• Page extract:
START

Based on the research on crude oil and formation water at the Tahe Oilfield, we propose a new mixed surfactant system that can sustain a high temperature (150 °C) and high salinity (24.6 × 104 mg/L). An anionic surfactant SDB (Guo et al. 2014) (synthesized by author) with another cationic surfactant, SDY, is contained in this system, which can not only reduce the dosage of surfactants but also improve the oil washing efficiency.

2 Experimental

In this study, the interfacial activity, long-term aging performance, salt tolerance and temperature resistance, oil washing efficiency, adsorption and oil displacement efficiency properties of the SS system are evaluated.

2.1 Materials

Bromododecane, diphenylether, chlorosulfuric acid, petroleum sulfonate and the cationic surfactant SDY were purchased from Beijing Modern Eastern Fine Chemical Co. Ltd. and were used as received. Sodium chloride (NaCl ≥ 98%), calcium chloride (CaCl2 ≥ 98%) and sodium hydroxide (NaOH ≥ 98%) were provided by Beijing North Fine Chemicals Co., Ltd. Oil samples, core samples, formation water and marble samples were all taken from the Tahe Oilfield, Xinjiang, China. The SARA (saturated fraction, aromatic fraction, resin and asphaltene) results of the oil sample are shown in Table 1.

Table 1 SARA results of crude oil in the Tahe Oilfield

As shown in Table 2, mineral ions in the Tahe Oilfield Formation water contain various anions (Cl, CO32−, SO42−, HCO3, etc.) and cations (Ca2+, Mg2+, K+, Na+, etc.); the total salinity is 24.6 × 104 mg/L, and the total concentration of Ca2+ and Mg2+ is 14,484 mg/L, which are higher than those in conventional oilfields in China.cx.

Table 2 Content of ions and suspended matter of formation water at the Tahe Oilfield

2.2 Preparation of the SS system

SDB is synthesized with diphenylether and bromododecane in the presence of chlorosulfuric acid as a sulfonating agent, and then, sodium hydroxide is used to neutralize the intermediate product (Guo et al. 2014). The molar ratio of diphenylether to bromododecane is 1 to 1. After synthesizing SDB, it was mixed with the cationic surfactant SDY in a mass ratio of 1 to 1, thus obtaining the SS, which was then diluted to 0.15 wt% with formation water for subsequent use. The molecular formulas of anionic surfactant SDB and cationic surfactant SDY are shown in Fig. 1.

END

• Data:
START

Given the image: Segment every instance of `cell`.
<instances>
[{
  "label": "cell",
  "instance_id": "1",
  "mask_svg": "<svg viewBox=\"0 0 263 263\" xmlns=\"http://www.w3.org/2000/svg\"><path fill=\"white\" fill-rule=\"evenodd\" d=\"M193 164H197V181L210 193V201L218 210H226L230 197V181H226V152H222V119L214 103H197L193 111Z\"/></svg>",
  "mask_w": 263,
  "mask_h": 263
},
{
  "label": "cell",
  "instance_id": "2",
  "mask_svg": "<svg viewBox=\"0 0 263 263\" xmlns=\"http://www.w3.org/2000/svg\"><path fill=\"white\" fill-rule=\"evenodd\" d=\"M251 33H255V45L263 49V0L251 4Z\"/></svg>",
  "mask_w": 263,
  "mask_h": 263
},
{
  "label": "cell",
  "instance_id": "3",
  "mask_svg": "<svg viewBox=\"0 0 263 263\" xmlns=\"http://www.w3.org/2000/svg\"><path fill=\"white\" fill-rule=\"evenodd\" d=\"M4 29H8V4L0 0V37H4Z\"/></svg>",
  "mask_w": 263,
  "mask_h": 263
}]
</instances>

END
START

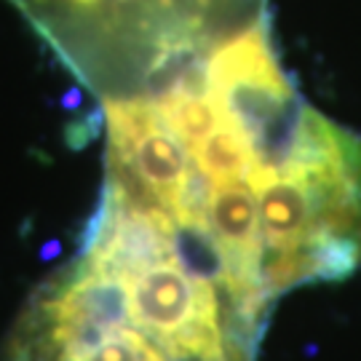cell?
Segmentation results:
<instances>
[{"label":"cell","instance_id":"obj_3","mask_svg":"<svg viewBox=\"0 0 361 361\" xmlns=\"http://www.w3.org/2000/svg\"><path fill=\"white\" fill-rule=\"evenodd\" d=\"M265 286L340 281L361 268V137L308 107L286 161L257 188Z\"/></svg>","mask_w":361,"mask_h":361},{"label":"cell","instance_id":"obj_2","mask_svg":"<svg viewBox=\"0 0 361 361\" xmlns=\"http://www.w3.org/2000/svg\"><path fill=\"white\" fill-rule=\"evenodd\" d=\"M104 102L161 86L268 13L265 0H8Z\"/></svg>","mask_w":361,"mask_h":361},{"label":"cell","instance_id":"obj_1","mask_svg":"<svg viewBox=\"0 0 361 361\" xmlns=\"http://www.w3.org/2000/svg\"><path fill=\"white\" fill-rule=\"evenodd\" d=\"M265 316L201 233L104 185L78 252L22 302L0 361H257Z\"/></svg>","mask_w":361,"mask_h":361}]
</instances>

END
START

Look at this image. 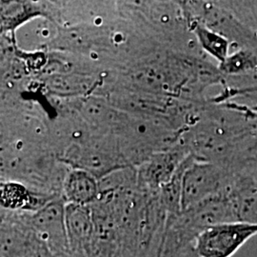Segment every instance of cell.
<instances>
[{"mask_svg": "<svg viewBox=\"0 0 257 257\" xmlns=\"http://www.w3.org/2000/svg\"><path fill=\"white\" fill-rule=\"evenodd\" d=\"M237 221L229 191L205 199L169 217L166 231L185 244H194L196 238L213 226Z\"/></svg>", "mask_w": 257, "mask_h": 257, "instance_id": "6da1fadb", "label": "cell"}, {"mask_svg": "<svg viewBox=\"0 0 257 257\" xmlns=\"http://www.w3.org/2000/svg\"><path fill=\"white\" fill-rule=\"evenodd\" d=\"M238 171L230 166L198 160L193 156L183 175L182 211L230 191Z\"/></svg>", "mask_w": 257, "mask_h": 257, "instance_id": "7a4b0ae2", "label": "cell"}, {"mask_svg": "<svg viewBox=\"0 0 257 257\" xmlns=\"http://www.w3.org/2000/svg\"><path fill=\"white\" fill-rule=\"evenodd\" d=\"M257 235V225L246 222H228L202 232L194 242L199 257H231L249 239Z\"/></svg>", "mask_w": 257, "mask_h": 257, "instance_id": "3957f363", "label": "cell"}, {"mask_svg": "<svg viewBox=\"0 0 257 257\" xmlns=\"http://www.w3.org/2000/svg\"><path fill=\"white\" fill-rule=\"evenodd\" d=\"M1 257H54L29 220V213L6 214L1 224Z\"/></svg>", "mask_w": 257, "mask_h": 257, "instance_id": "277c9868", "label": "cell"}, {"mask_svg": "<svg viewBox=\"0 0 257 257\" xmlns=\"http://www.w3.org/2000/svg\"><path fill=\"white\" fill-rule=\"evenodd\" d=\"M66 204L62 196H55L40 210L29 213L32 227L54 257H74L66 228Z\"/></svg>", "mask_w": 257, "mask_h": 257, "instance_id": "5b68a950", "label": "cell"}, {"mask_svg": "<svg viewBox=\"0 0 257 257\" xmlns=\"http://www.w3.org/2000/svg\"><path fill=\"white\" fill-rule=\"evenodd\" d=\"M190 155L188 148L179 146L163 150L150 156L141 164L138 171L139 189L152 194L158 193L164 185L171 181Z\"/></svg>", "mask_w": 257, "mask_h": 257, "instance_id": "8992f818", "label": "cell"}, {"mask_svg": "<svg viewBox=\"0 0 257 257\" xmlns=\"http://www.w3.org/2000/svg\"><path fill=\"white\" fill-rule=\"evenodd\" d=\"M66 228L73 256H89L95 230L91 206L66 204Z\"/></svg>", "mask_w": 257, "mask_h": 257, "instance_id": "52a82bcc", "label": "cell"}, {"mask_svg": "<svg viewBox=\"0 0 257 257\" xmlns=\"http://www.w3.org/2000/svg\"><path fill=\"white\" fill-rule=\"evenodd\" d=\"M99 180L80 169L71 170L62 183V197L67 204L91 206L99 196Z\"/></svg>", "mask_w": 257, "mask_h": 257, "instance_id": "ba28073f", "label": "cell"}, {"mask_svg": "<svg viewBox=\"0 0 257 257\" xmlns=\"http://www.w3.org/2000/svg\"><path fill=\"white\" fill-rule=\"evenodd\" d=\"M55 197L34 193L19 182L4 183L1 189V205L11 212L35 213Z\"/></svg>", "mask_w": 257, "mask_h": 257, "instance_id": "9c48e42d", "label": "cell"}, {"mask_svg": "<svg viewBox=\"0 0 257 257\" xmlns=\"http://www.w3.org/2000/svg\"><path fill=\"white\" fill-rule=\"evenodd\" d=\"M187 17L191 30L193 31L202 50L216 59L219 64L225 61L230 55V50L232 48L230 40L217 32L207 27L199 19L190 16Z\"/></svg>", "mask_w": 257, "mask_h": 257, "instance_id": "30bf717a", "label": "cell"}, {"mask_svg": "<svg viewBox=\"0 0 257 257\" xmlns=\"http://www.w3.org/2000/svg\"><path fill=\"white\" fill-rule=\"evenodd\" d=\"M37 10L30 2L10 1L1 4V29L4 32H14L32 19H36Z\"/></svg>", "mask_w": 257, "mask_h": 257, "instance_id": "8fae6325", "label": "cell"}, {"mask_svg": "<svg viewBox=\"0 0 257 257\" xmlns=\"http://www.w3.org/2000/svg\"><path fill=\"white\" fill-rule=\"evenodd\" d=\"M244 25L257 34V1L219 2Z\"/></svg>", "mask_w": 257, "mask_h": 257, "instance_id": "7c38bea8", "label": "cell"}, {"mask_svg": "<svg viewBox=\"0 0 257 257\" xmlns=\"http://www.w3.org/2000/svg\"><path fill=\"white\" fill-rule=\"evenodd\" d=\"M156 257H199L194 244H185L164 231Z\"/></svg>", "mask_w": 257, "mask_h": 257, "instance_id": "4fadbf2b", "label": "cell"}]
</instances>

END

• Problem: Can you sum up the surfactant extract in two sentences?

• Exercise answer: A mixed surfactant system, SS, pairs the anionic surfactant SDB with the cationic surfactant SDY to withstand the high temperature and high salinity of the Tahe Oilfield while reducing surfactant dosage and improving oil washing efficiency. SDB is synthesized from diphenylether and bromododecane with chlorosulfuric acid and neutralized with sodium hydroxide, then mixed 1 to 1 by mass with SDY and diluted to 0.15 wt% with formation water.